- _The task_:
Recast everything from the line containing "Is point (117, 16)" down to the end of the data as a Markdown table with columns Row and Line, numbering each line and skipping blank ones. Include only those lines.

____ Records shown

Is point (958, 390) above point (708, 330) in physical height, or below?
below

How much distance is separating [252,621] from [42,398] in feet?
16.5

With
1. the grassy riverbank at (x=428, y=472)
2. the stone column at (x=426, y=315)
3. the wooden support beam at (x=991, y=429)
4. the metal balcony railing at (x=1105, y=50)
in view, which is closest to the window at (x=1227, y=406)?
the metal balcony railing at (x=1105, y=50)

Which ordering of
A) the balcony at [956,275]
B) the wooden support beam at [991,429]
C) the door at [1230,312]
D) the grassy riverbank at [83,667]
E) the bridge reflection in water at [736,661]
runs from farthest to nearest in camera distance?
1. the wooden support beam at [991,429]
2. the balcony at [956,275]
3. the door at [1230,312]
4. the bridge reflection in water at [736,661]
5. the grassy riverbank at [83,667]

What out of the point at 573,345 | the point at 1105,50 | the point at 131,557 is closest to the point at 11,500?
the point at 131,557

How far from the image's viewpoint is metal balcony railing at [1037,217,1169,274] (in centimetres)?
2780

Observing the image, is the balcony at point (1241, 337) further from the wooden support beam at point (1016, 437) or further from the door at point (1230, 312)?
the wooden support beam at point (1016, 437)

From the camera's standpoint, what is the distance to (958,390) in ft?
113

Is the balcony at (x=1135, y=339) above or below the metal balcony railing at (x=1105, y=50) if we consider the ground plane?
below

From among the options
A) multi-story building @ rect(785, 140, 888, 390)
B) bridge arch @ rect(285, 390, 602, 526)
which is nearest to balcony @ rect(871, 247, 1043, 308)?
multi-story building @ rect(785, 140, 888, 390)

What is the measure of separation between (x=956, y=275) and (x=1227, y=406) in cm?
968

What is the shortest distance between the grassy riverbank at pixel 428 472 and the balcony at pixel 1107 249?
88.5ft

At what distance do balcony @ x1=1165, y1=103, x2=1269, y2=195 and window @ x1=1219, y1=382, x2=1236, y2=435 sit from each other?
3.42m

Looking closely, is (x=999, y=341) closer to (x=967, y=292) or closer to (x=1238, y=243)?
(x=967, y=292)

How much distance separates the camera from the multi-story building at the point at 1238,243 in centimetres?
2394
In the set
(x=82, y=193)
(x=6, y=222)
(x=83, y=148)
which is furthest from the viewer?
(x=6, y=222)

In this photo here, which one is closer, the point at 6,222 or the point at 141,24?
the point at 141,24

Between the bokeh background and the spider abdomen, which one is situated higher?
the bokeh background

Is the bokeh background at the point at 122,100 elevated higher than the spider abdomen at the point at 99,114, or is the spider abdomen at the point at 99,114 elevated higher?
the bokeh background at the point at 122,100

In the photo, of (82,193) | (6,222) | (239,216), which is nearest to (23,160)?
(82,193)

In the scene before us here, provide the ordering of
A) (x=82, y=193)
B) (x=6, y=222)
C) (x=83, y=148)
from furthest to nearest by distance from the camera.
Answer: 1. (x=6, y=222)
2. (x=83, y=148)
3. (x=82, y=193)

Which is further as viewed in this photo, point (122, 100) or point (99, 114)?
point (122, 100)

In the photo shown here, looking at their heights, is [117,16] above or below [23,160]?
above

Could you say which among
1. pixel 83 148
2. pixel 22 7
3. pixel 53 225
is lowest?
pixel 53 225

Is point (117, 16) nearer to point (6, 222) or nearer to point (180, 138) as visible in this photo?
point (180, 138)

________

- _Solved problem_:
| Row | Line |
|---|---|
| 1 | Is point (117, 16) nearer to point (6, 222) or nearer to point (180, 138) as visible in this photo? |
| 2 | point (180, 138) |